Nevertheless, the weather reports generate a fair amount of Viewer Voice complaints even though they don’t fall within the fairness, accuracy and balance criteria. (Accuracy, maybe, but I think we’re talking a different kind of accuracy when it comes to news reporting and weather forecasting.)
John D’Onofrio of Coventry recently emailed a typical complaint:
Since when did the daily weather report become a science lesson. Even worse, why does the weather report have to be in two parts. Most people want to hear the weather, they don’t want to be teased with a 3 minute overview (which by they way, never actually gives the weather).

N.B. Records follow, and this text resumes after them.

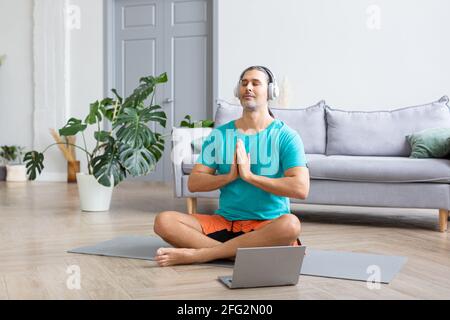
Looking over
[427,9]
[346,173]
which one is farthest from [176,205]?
[427,9]

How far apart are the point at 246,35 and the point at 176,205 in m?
2.34

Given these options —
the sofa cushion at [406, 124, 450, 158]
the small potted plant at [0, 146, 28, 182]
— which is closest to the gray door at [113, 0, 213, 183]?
the small potted plant at [0, 146, 28, 182]

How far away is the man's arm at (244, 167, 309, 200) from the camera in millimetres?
2393

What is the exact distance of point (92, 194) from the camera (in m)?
4.50

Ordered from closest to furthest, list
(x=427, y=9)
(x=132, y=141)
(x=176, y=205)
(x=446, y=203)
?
(x=446, y=203), (x=132, y=141), (x=176, y=205), (x=427, y=9)

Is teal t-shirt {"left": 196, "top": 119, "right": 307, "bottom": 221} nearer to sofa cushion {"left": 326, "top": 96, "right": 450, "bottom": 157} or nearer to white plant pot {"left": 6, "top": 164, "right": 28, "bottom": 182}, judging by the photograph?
sofa cushion {"left": 326, "top": 96, "right": 450, "bottom": 157}

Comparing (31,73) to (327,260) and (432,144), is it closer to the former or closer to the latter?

I realize that this is an attempt to keep viewers tuned in so you can sell more advertising, but I think it may actually have the opposite effect. Most people can get their weather instantly by tuning to channel 800 or 126 on Cox Cable. In our house we constantly get frustrated by the 10-15 minutes of weather we have to listen to, just to hear the five day forecast. We just change the channel.
Please, reevaluate this practice. I realize that Channel 10 needs all of the advertising revenue it can get, but there must be a better way to keep viewers tuned in.
Another viewer called in with a complaint about the way the temperatures are displayed around the state. Does it make a difference, he asked, that it was 36 degrees in Newport, 34 in Warwick and 33 at the Harmony Hill School?
There are a significant number of viewers who watch their local news only for the weather. It’s hard to believe, I know, that there are those that care more about precipitation than politics, more about moving fronts than movie stars. For those people, the news department has determined it’s important to have a weather segment in both the first and second 15 minute segment of the news program. For those of us who just want to know if we need a raincoat or an overcoat, just sit back, be patient and wait: Like the New England weather, the view on the screen will change in a minute.